# 1year old food



## figo (Jul 14, 2013)

My Havanese dog will turn 1 in few days. Can someone suggest the best food I can get for him ?

Thanks!


----------



## SJ1998 (Feb 4, 2013)

The best food your budget will allow. If you do a search on Jean Dodds you will find the professional opinion on the subject! I feed my dogs commercial raw and dehydrated freeze dried.


----------



## lfung5 (Jun 30, 2007)

Me too I feed Primal and Ziwipeak. More Primal with Ziwipeak as topper.


----------



## Colbie (Feb 9, 2013)

I currently feed Earthborn Hollistic Great Plains Feast but I am transitioning to Orijen's 6 Fish. You can try http://www.dogfoodadvisor.com

It lists and rates many different types and brands of food.


----------



## SJ1998 (Feb 4, 2013)

lfung5 said:


> Me too I feed Primal and Ziwipeak. More Primal with Ziwipeak as topper.

- **Listing**

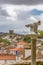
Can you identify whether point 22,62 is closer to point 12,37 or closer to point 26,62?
point 26,62

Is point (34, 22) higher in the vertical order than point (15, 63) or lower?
higher

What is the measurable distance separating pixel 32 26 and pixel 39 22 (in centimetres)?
7

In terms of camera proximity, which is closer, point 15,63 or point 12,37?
point 15,63

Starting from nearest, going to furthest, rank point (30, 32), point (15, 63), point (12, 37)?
point (30, 32) → point (15, 63) → point (12, 37)

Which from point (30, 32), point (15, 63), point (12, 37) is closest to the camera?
point (30, 32)

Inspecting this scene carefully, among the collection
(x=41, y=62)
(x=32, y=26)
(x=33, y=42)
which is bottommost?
(x=41, y=62)

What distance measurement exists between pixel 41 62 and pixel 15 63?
0.29 meters

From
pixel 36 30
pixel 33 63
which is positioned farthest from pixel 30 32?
pixel 33 63

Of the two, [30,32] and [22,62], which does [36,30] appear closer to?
[30,32]

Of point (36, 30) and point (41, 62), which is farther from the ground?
point (36, 30)

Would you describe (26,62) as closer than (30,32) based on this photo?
No

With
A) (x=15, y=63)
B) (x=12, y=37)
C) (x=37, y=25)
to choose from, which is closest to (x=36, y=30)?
(x=37, y=25)

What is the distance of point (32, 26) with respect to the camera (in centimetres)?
217

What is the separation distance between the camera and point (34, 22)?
2.19m
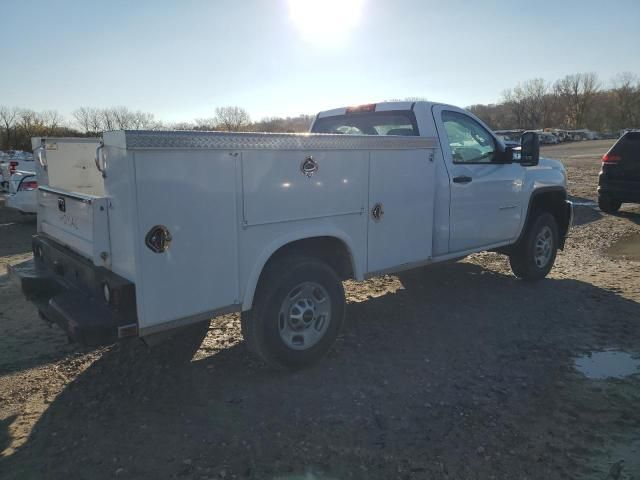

- **Stated goal**
In the dog food thread above, which food is Colbie switching to?

- **Solution to this problem**
Orijen's 6 Fish